Even when a person we know or love is dying, so often people find they are given almost no idea of how to help them; and when they are dead, we are not encouraged to give any thought to the future of the dead person, how he or she will continue, or how we could go on helping him or her. In fact, any attempt to think along these lines risks being dismissed as nonsensical and ridiculous.
What all of this is showing us, with painful clarity, is that now more than ever before we need a fundamental change in our attitude toward death and dying.
Happily, attitudes are beginning to change. The hospice movement, for example, is doing marvelous work in giving practical and emotional care. Yet practical and emotional care are not enough; people who are dying need love and care, but they also need something even more profound. They need to discover a real meaning to death, and to life. Without that, how can we give them ultimate comfort? Helping the dying, then, must include the possibility of spiritual care, because it is only with spiritual knowledge that we can truly face, and understand, death.
I have been heartened by the way in which in recent years the whole subject of death and dying has been opened up in the West by pioneers such as Elisabeth Kübler-Ross and Raymond Moody. Looking deeply into the way that we care for the dying, Elisabeth Kübler-Ross has shown that with unconditional love, and a more enlightened attitude, dying can be a peaceful, even transformative experience. The scientific studies of the many different aspects of the near-death experience that followed the brave work of Raymond Moody have held out to humanity a vivid and strong hope that life does not end with death, and there is indeed a "life after life."
Some, unfortunately, did not really understand the full meaning of these revelations about death and dying. They went to the extreme of glamorizing death, and I have heard of tragic cases of young people who committed suicide because they believed death was beautiful and an escape from the depression of their lives. But whether we fear death and refuse to face it, or whether we romanticize it, death is trivialized. Both despair and euphoria about death are an evasion. Death is neither depressing nor exciting; it is simply a fact of life.

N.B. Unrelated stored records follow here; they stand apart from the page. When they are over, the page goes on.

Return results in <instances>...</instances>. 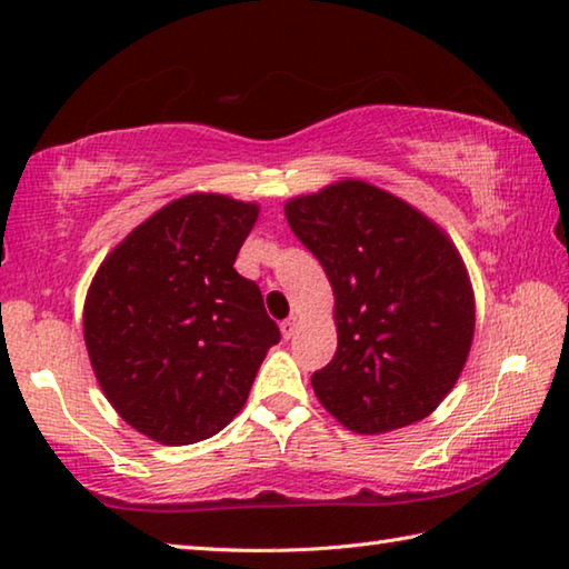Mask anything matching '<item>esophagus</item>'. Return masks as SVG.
<instances>
[{"instance_id":"esophagus-1","label":"esophagus","mask_w":569,"mask_h":569,"mask_svg":"<svg viewBox=\"0 0 569 569\" xmlns=\"http://www.w3.org/2000/svg\"><path fill=\"white\" fill-rule=\"evenodd\" d=\"M296 329H298V323H296V319H286L283 323H281V333H283V339L288 341V339H293V333H296Z\"/></svg>"}]
</instances>
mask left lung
<instances>
[{"label":"left lung","instance_id":"obj_1","mask_svg":"<svg viewBox=\"0 0 569 569\" xmlns=\"http://www.w3.org/2000/svg\"><path fill=\"white\" fill-rule=\"evenodd\" d=\"M288 226L333 288L339 346L311 377L323 409L356 435L429 417L475 339V291L435 220L363 180L286 203Z\"/></svg>","mask_w":569,"mask_h":569}]
</instances>
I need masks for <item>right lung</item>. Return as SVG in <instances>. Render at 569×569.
Returning <instances> with one entry per match:
<instances>
[{"label": "right lung", "mask_w": 569, "mask_h": 569, "mask_svg": "<svg viewBox=\"0 0 569 569\" xmlns=\"http://www.w3.org/2000/svg\"><path fill=\"white\" fill-rule=\"evenodd\" d=\"M258 206L190 192L114 246L84 298L82 329L112 409L168 447L218 435L281 341L261 288L233 263Z\"/></svg>", "instance_id": "1"}]
</instances>
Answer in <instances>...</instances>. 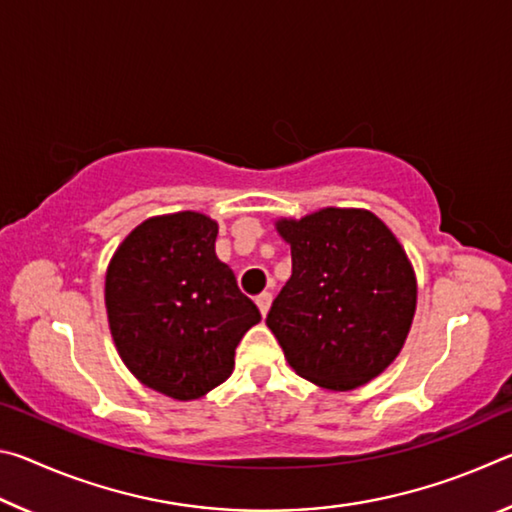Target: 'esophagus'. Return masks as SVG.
I'll return each instance as SVG.
<instances>
[{
  "mask_svg": "<svg viewBox=\"0 0 512 512\" xmlns=\"http://www.w3.org/2000/svg\"><path fill=\"white\" fill-rule=\"evenodd\" d=\"M257 307H259V311H262V316H266L268 314V309H271V302H273V293L271 291H264V293H259L257 296Z\"/></svg>",
  "mask_w": 512,
  "mask_h": 512,
  "instance_id": "obj_1",
  "label": "esophagus"
}]
</instances>
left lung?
Listing matches in <instances>:
<instances>
[{"mask_svg": "<svg viewBox=\"0 0 512 512\" xmlns=\"http://www.w3.org/2000/svg\"><path fill=\"white\" fill-rule=\"evenodd\" d=\"M291 277L266 325L289 366L314 384L352 391L400 354L415 314V275L391 230L368 210L277 221Z\"/></svg>", "mask_w": 512, "mask_h": 512, "instance_id": "1", "label": "left lung"}]
</instances>
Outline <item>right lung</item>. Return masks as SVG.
I'll list each match as a JSON object with an SVG mask.
<instances>
[{
    "label": "right lung",
    "mask_w": 512,
    "mask_h": 512,
    "mask_svg": "<svg viewBox=\"0 0 512 512\" xmlns=\"http://www.w3.org/2000/svg\"><path fill=\"white\" fill-rule=\"evenodd\" d=\"M216 223L198 212L144 221L106 273L112 339L126 368L173 400L223 384L235 350L262 316L214 253Z\"/></svg>",
    "instance_id": "add662e5"
}]
</instances>
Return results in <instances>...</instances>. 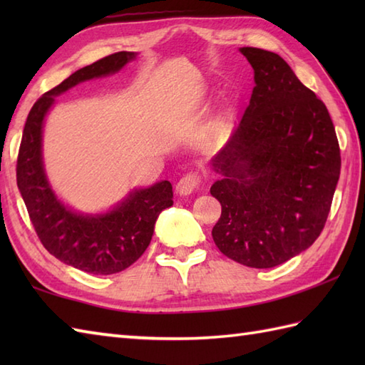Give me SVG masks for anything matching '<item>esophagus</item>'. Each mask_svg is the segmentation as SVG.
Returning <instances> with one entry per match:
<instances>
[{
    "label": "esophagus",
    "mask_w": 365,
    "mask_h": 365,
    "mask_svg": "<svg viewBox=\"0 0 365 365\" xmlns=\"http://www.w3.org/2000/svg\"><path fill=\"white\" fill-rule=\"evenodd\" d=\"M197 185H199V175L191 173V174L183 175L180 180L177 182L175 191H177V195H180V196H190L191 192L197 188Z\"/></svg>",
    "instance_id": "esophagus-1"
}]
</instances>
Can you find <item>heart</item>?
<instances>
[{
    "instance_id": "1",
    "label": "heart",
    "mask_w": 365,
    "mask_h": 365,
    "mask_svg": "<svg viewBox=\"0 0 365 365\" xmlns=\"http://www.w3.org/2000/svg\"><path fill=\"white\" fill-rule=\"evenodd\" d=\"M227 125H229V111L222 110L207 125L204 135H202L204 145L208 147V149H215V147H218L224 141V138H226Z\"/></svg>"
}]
</instances>
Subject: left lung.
Listing matches in <instances>:
<instances>
[{"instance_id":"1","label":"left lung","mask_w":365,"mask_h":365,"mask_svg":"<svg viewBox=\"0 0 365 365\" xmlns=\"http://www.w3.org/2000/svg\"><path fill=\"white\" fill-rule=\"evenodd\" d=\"M254 68L250 105L210 166L221 218L212 237L242 265L273 268L306 251L327 222L340 150L327 106L273 51L243 46Z\"/></svg>"}]
</instances>
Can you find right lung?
<instances>
[{
  "mask_svg": "<svg viewBox=\"0 0 365 365\" xmlns=\"http://www.w3.org/2000/svg\"><path fill=\"white\" fill-rule=\"evenodd\" d=\"M135 59L136 53L119 51L76 71L37 100L23 128L17 185L37 237L54 257L91 274L119 273L141 257L158 215L174 204L173 185L161 180L147 188H133L103 213L76 212L58 197L46 177L43 123L58 96L83 81L118 73Z\"/></svg>",
  "mask_w": 365,
  "mask_h": 365,
  "instance_id": "right-lung-1",
  "label": "right lung"
}]
</instances>
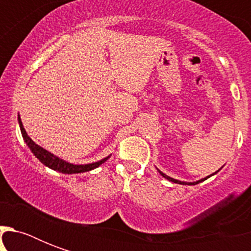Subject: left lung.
<instances>
[{
    "label": "left lung",
    "mask_w": 251,
    "mask_h": 251,
    "mask_svg": "<svg viewBox=\"0 0 251 251\" xmlns=\"http://www.w3.org/2000/svg\"><path fill=\"white\" fill-rule=\"evenodd\" d=\"M157 171H159V169H157ZM219 172V171H218ZM159 173H160L161 176H163V177H164V178H167V179H169V181H172V182H175V183H181V185H197V183H199V182H202V181H204V179H207L208 178V177H211V176H207L206 178H202V179H199V181H197V182H183V181H178V179H175V178H172V177H169V176H167V175H164V173H163V172H160L159 171ZM215 173H216V172H215ZM214 173V175H215Z\"/></svg>",
    "instance_id": "1"
}]
</instances>
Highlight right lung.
Here are the masks:
<instances>
[{
  "label": "right lung",
  "instance_id": "right-lung-1",
  "mask_svg": "<svg viewBox=\"0 0 251 251\" xmlns=\"http://www.w3.org/2000/svg\"><path fill=\"white\" fill-rule=\"evenodd\" d=\"M18 121H19V127H21L22 137L25 139V142L27 143V146L29 147V150L32 151V153L39 159V160L43 163L44 165H47L50 169H54L57 172H61V173H65V175H73V173H83V172L92 171L95 168H98L99 165H101L104 161H106L109 159L108 157H104L100 161H96V163H91V164H84V165H78V164H72V163H68V161L62 160L60 157L54 156L53 153H50L49 151L44 150L43 147H40L39 145H36L35 142L31 139V138L27 135L25 127H23V124H22L21 118L18 117Z\"/></svg>",
  "mask_w": 251,
  "mask_h": 251
}]
</instances>
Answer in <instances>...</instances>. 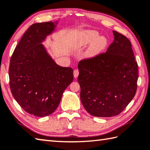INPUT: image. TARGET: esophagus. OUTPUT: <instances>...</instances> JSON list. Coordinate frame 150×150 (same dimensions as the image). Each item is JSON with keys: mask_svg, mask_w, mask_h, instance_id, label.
<instances>
[{"mask_svg": "<svg viewBox=\"0 0 150 150\" xmlns=\"http://www.w3.org/2000/svg\"><path fill=\"white\" fill-rule=\"evenodd\" d=\"M79 74V71L77 69H75L74 71H73V76H74L75 78H77Z\"/></svg>", "mask_w": 150, "mask_h": 150, "instance_id": "esophagus-1", "label": "esophagus"}]
</instances>
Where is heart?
I'll return each instance as SVG.
<instances>
[{
  "mask_svg": "<svg viewBox=\"0 0 150 150\" xmlns=\"http://www.w3.org/2000/svg\"><path fill=\"white\" fill-rule=\"evenodd\" d=\"M88 47L85 57L88 59H93L100 55L107 48L108 40L103 36H99V33L95 30H87L84 32L80 43L81 47Z\"/></svg>",
  "mask_w": 150,
  "mask_h": 150,
  "instance_id": "1",
  "label": "heart"
}]
</instances>
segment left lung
I'll use <instances>...</instances> for the list:
<instances>
[{"instance_id":"left-lung-1","label":"left lung","mask_w":150,"mask_h":150,"mask_svg":"<svg viewBox=\"0 0 150 150\" xmlns=\"http://www.w3.org/2000/svg\"><path fill=\"white\" fill-rule=\"evenodd\" d=\"M114 40L105 53L78 64L77 81L84 108L96 117L121 113L137 88L138 64L130 41L113 31Z\"/></svg>"}]
</instances>
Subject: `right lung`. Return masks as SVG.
Returning a JSON list of instances; mask_svg holds the SVG:
<instances>
[{
    "label": "right lung",
    "instance_id": "right-lung-1",
    "mask_svg": "<svg viewBox=\"0 0 150 150\" xmlns=\"http://www.w3.org/2000/svg\"><path fill=\"white\" fill-rule=\"evenodd\" d=\"M58 23L57 21L32 25L11 57V93L23 110L35 116L53 112L73 80V69L58 65L42 43L54 32Z\"/></svg>",
    "mask_w": 150,
    "mask_h": 150
}]
</instances>
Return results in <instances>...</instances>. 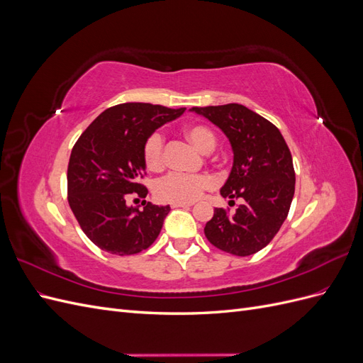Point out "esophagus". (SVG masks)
<instances>
[{
    "instance_id": "1",
    "label": "esophagus",
    "mask_w": 363,
    "mask_h": 363,
    "mask_svg": "<svg viewBox=\"0 0 363 363\" xmlns=\"http://www.w3.org/2000/svg\"><path fill=\"white\" fill-rule=\"evenodd\" d=\"M191 206H192L191 203H174V204H172L174 208H188V207H191Z\"/></svg>"
}]
</instances>
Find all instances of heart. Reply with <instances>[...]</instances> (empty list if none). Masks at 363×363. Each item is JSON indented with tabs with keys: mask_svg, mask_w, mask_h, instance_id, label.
I'll return each instance as SVG.
<instances>
[{
	"mask_svg": "<svg viewBox=\"0 0 363 363\" xmlns=\"http://www.w3.org/2000/svg\"><path fill=\"white\" fill-rule=\"evenodd\" d=\"M183 135L201 152H211L216 144L212 131L203 125H186L183 128ZM144 162L150 171L162 169L163 138L160 133H152L147 139L144 145ZM212 186L213 180L206 174H169L156 184V196L163 203H194Z\"/></svg>",
	"mask_w": 363,
	"mask_h": 363,
	"instance_id": "1",
	"label": "heart"
}]
</instances>
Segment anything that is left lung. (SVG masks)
<instances>
[{
	"mask_svg": "<svg viewBox=\"0 0 363 363\" xmlns=\"http://www.w3.org/2000/svg\"><path fill=\"white\" fill-rule=\"evenodd\" d=\"M191 112L211 121L228 139L233 164L219 192L230 201L242 200L233 215L215 208L204 235L230 255H255L277 235L294 199L295 172L286 140L276 125L242 104L192 107Z\"/></svg>",
	"mask_w": 363,
	"mask_h": 363,
	"instance_id": "1",
	"label": "left lung"
}]
</instances>
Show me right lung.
Masks as SVG:
<instances>
[{
  "label": "right lung",
  "mask_w": 363,
  "mask_h": 363,
  "mask_svg": "<svg viewBox=\"0 0 363 363\" xmlns=\"http://www.w3.org/2000/svg\"><path fill=\"white\" fill-rule=\"evenodd\" d=\"M186 108L125 103L106 108L72 148L68 164V201L84 235L101 250L128 256L147 250L159 236L169 206L125 203L127 194H148L144 145L155 131Z\"/></svg>",
  "instance_id": "right-lung-1"
}]
</instances>
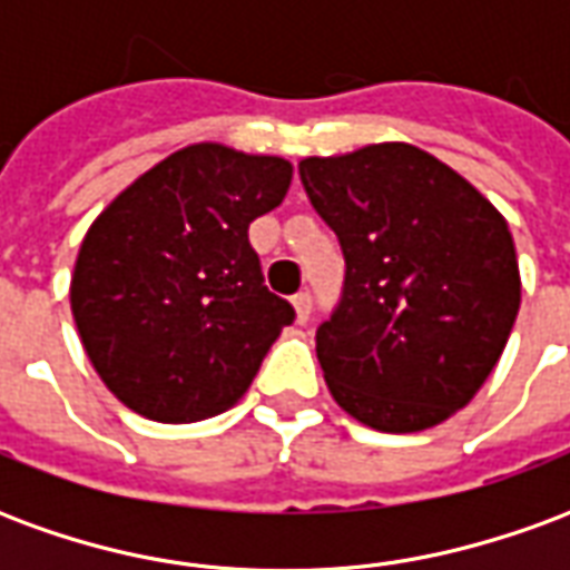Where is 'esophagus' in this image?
I'll return each instance as SVG.
<instances>
[{"mask_svg":"<svg viewBox=\"0 0 570 570\" xmlns=\"http://www.w3.org/2000/svg\"><path fill=\"white\" fill-rule=\"evenodd\" d=\"M293 305H296L298 323H305L311 317V308H314V298H311L308 289H302V293H296V296H293Z\"/></svg>","mask_w":570,"mask_h":570,"instance_id":"1","label":"esophagus"}]
</instances>
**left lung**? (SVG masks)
<instances>
[{"mask_svg":"<svg viewBox=\"0 0 570 570\" xmlns=\"http://www.w3.org/2000/svg\"><path fill=\"white\" fill-rule=\"evenodd\" d=\"M302 186L345 253V286L317 326V360L347 415L415 433L464 409L519 314L503 216L409 142L305 158Z\"/></svg>","mask_w":570,"mask_h":570,"instance_id":"left-lung-1","label":"left lung"}]
</instances>
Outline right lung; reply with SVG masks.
I'll return each mask as SVG.
<instances>
[{"label":"right lung","mask_w":570,"mask_h":570,"mask_svg":"<svg viewBox=\"0 0 570 570\" xmlns=\"http://www.w3.org/2000/svg\"><path fill=\"white\" fill-rule=\"evenodd\" d=\"M293 164L219 142L134 179L81 240L69 302L85 354L137 415L183 424L247 394L284 326L247 228L284 200Z\"/></svg>","instance_id":"add662e5"}]
</instances>
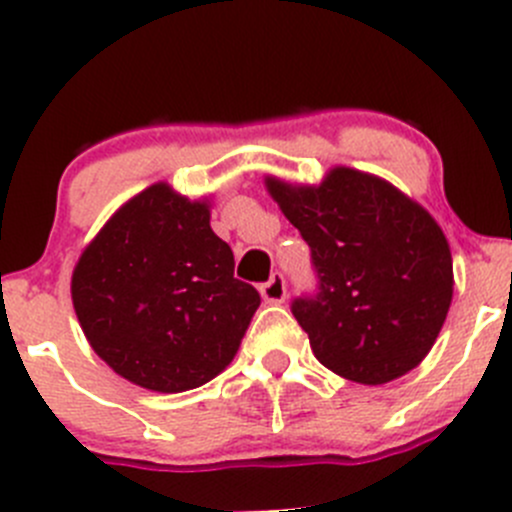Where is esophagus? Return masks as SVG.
I'll return each instance as SVG.
<instances>
[{"mask_svg":"<svg viewBox=\"0 0 512 512\" xmlns=\"http://www.w3.org/2000/svg\"><path fill=\"white\" fill-rule=\"evenodd\" d=\"M260 294H262V299H265V302H270V304L285 302V297H287L285 277H282L280 272H275V275H272L270 280H267L265 285L260 287Z\"/></svg>","mask_w":512,"mask_h":512,"instance_id":"1","label":"esophagus"}]
</instances>
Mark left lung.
<instances>
[{
	"label": "left lung",
	"mask_w": 512,
	"mask_h": 512,
	"mask_svg": "<svg viewBox=\"0 0 512 512\" xmlns=\"http://www.w3.org/2000/svg\"><path fill=\"white\" fill-rule=\"evenodd\" d=\"M265 188L312 250L319 292L294 299L292 314L314 356L366 386L416 369L453 299L451 247L431 213L347 165L319 185L267 175Z\"/></svg>",
	"instance_id": "1"
}]
</instances>
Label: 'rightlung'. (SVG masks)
Wrapping results in <instances>:
<instances>
[{
	"label": "right lung",
	"instance_id": "1",
	"mask_svg": "<svg viewBox=\"0 0 512 512\" xmlns=\"http://www.w3.org/2000/svg\"><path fill=\"white\" fill-rule=\"evenodd\" d=\"M210 200L153 183L123 203L81 252L71 302L91 349L131 384L198 389L240 349L260 294L235 280Z\"/></svg>",
	"mask_w": 512,
	"mask_h": 512
}]
</instances>
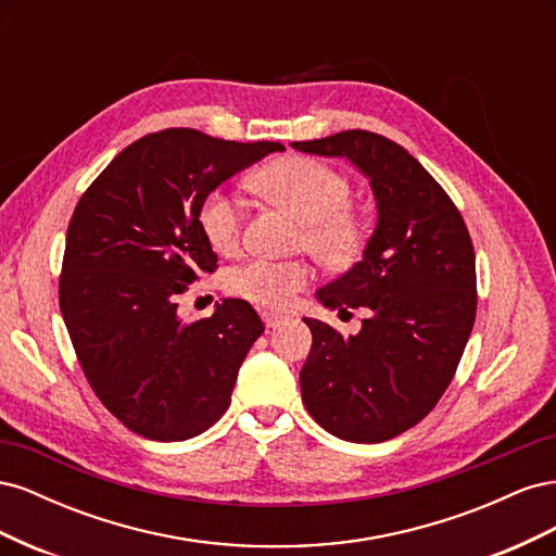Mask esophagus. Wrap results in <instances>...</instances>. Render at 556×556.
Wrapping results in <instances>:
<instances>
[{
	"label": "esophagus",
	"mask_w": 556,
	"mask_h": 556,
	"mask_svg": "<svg viewBox=\"0 0 556 556\" xmlns=\"http://www.w3.org/2000/svg\"><path fill=\"white\" fill-rule=\"evenodd\" d=\"M262 319H264L266 329H276V327L282 323V317H280V315H276V313H268V311H264V313H262Z\"/></svg>",
	"instance_id": "esophagus-1"
}]
</instances>
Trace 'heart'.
<instances>
[{
    "mask_svg": "<svg viewBox=\"0 0 556 556\" xmlns=\"http://www.w3.org/2000/svg\"><path fill=\"white\" fill-rule=\"evenodd\" d=\"M252 185L276 204L292 211L304 223V243L313 255L331 266L355 264L371 239L366 217L350 208V180L333 166L313 157H282L252 176ZM199 229L208 245L231 255L241 245L243 204L227 190L208 192L199 204ZM311 282V268L304 262L250 260L227 276V290L260 308L285 311L294 296Z\"/></svg>",
    "mask_w": 556,
    "mask_h": 556,
    "instance_id": "b5f03b06",
    "label": "heart"
}]
</instances>
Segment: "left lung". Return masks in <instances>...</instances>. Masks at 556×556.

How sad it is that most of us only begin to appreciate our life when we are on the point of dying. I often think of the words of the great Buddhist master Padmasambhava: "Those who believe they have plenty of time get ready only at the time of death. Then they are ravaged by regret. But isn't it far too late?" What more chilling commentary on the modern world could there be than that most people die unprepared for death, as they have lived, unprepared for life?